EXERCISE PROMPT: Report how many of the lines below contain the word "closer". Give the number alone.

RECORDS SUPPLIED:
+---+

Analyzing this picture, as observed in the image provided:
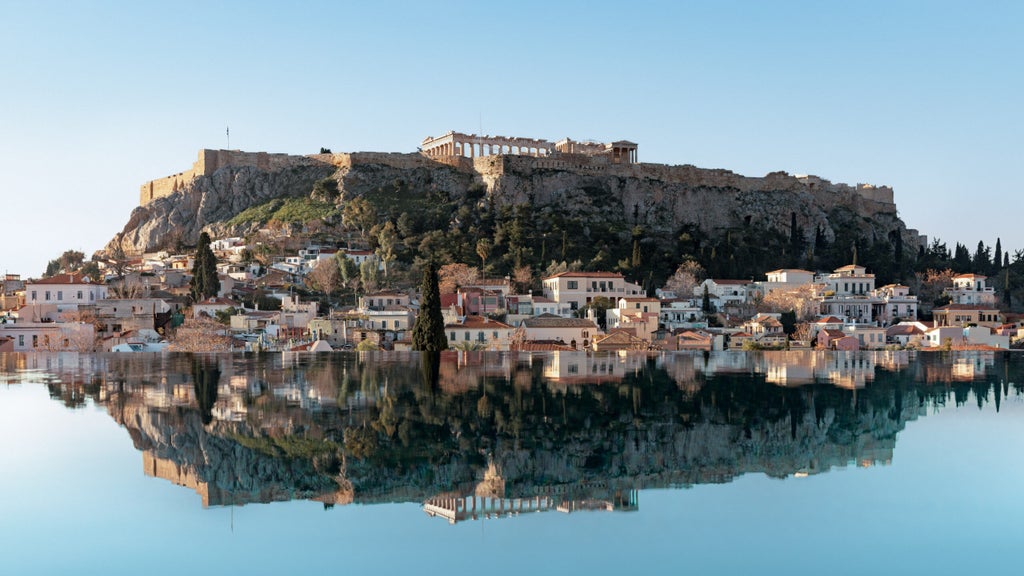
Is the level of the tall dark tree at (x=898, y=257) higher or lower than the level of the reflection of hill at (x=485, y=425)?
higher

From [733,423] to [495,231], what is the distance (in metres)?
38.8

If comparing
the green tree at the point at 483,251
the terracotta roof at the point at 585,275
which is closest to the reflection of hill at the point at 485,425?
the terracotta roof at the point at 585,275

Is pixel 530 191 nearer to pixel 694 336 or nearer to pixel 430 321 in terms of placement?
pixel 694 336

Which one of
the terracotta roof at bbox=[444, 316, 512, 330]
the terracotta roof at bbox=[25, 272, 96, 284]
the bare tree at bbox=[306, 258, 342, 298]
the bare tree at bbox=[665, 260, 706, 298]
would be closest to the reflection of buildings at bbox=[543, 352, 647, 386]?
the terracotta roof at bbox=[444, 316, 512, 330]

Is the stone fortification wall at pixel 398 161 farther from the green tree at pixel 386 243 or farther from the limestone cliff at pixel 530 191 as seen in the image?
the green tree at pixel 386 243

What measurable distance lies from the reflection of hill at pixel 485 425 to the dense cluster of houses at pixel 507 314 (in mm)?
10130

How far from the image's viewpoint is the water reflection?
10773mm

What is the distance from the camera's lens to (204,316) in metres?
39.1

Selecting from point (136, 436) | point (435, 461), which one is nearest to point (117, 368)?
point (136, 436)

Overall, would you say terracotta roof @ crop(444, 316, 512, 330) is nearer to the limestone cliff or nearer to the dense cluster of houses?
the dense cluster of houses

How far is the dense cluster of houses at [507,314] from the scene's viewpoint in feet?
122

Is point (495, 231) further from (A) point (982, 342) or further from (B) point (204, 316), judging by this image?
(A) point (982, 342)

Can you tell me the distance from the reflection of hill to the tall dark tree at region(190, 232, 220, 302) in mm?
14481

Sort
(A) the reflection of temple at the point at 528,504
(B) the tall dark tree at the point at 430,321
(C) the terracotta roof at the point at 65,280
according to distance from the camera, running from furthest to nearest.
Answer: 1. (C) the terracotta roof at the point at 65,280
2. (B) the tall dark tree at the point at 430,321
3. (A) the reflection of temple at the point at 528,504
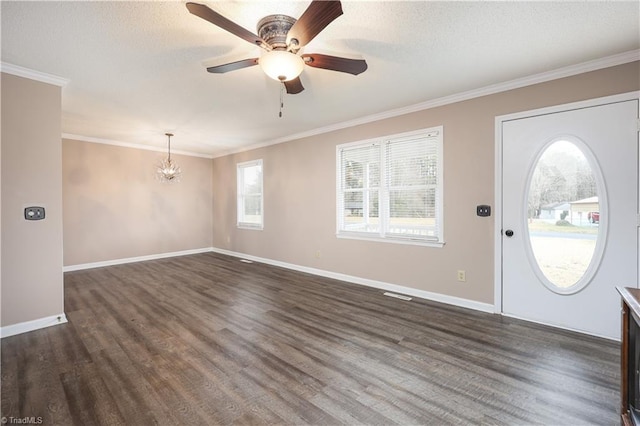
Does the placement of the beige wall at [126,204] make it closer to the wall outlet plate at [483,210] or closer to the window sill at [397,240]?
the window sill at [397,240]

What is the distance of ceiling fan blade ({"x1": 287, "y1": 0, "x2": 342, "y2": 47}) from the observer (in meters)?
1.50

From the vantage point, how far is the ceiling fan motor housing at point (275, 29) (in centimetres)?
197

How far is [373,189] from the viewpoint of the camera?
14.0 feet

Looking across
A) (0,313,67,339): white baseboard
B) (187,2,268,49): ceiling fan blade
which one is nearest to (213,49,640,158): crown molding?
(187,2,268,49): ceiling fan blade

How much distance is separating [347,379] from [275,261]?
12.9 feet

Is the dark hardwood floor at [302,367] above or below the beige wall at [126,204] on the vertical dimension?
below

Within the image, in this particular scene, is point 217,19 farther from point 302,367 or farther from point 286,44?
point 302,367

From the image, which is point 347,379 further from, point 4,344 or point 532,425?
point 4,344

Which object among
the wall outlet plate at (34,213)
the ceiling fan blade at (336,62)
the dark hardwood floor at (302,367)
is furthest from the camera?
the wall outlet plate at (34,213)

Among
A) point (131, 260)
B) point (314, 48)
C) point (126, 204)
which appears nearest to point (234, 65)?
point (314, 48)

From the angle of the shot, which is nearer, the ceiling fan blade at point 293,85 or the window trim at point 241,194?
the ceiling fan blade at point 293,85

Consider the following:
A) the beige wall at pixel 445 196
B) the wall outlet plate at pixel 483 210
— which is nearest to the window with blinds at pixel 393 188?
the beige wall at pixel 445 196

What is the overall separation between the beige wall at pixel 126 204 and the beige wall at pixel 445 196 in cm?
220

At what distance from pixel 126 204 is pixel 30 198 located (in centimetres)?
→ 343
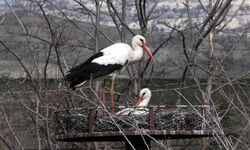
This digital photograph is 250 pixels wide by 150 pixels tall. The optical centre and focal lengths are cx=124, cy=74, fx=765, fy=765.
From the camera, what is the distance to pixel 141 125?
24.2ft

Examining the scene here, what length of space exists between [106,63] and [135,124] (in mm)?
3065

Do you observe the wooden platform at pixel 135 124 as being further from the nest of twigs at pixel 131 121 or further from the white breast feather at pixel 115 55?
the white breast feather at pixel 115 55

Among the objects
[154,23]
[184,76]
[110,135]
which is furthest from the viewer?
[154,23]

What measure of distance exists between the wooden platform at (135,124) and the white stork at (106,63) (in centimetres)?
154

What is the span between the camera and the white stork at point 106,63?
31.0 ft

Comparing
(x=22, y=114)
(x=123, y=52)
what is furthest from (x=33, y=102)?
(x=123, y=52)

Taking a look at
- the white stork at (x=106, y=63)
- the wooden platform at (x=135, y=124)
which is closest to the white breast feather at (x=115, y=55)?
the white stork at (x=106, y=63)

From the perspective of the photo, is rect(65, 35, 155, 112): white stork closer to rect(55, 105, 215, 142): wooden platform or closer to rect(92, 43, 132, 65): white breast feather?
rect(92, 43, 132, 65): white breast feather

+---+

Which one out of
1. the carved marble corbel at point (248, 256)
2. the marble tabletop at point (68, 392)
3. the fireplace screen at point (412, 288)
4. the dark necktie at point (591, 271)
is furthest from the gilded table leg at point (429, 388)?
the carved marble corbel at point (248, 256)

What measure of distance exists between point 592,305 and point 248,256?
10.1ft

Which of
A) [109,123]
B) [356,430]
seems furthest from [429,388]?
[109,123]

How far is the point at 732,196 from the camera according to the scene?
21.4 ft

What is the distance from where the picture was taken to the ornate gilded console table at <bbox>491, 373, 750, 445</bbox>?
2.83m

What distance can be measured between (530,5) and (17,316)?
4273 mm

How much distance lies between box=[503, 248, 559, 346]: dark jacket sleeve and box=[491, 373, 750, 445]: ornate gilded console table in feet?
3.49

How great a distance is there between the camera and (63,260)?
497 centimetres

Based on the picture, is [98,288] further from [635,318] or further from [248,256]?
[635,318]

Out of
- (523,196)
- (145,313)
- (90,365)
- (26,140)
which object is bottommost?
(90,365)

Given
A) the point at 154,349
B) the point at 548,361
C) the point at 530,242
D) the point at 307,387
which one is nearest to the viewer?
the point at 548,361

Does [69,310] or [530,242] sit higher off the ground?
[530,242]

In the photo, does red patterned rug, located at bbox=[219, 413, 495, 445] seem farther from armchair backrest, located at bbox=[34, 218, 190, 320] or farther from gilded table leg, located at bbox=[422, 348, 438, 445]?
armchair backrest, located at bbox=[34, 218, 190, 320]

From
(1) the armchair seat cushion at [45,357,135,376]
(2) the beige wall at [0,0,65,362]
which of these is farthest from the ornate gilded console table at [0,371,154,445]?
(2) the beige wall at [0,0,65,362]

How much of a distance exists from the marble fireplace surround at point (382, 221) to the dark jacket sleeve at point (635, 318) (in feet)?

+---+

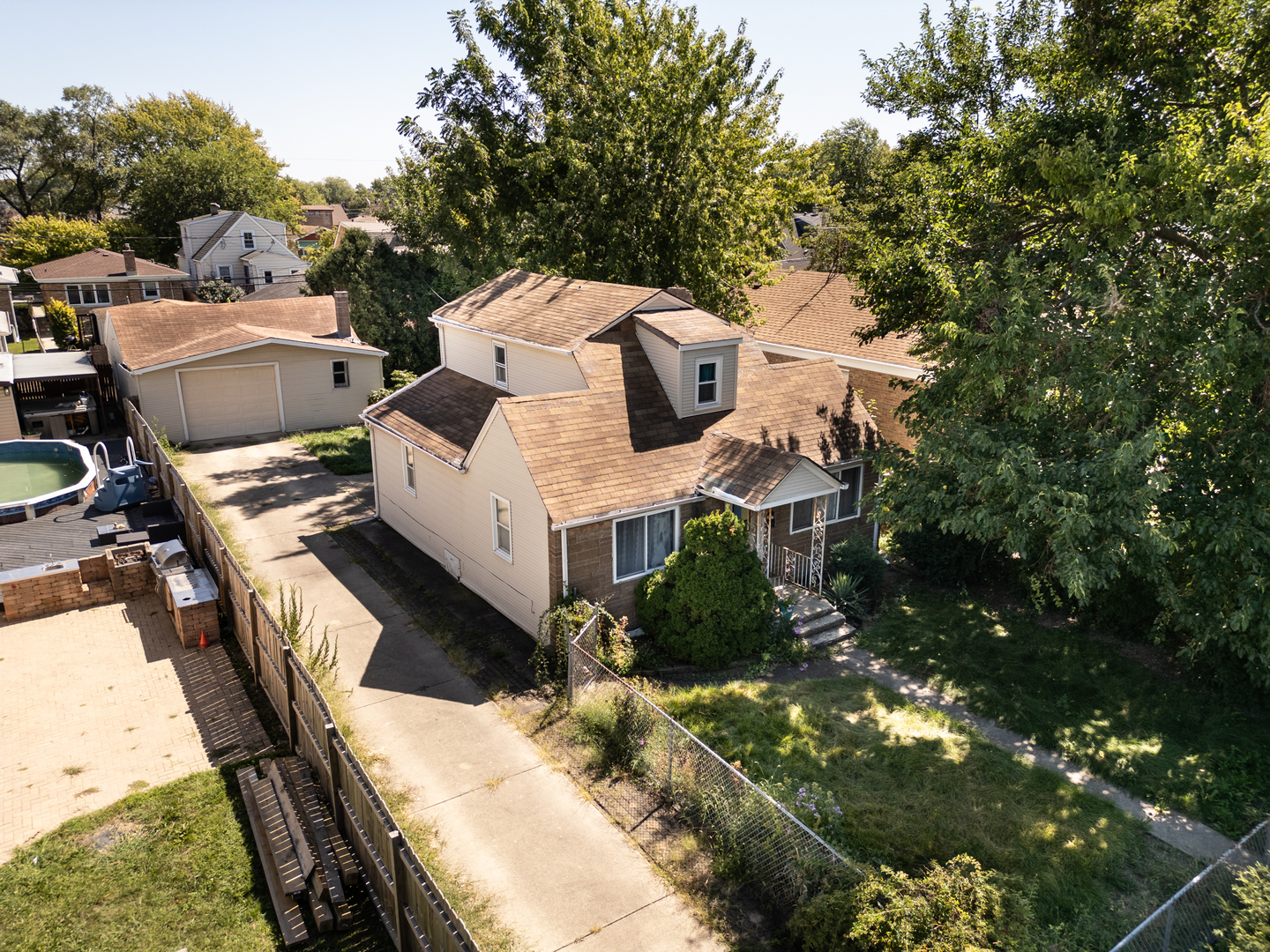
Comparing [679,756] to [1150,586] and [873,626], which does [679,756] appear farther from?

+---+

ANSWER TO THE PROBLEM: 2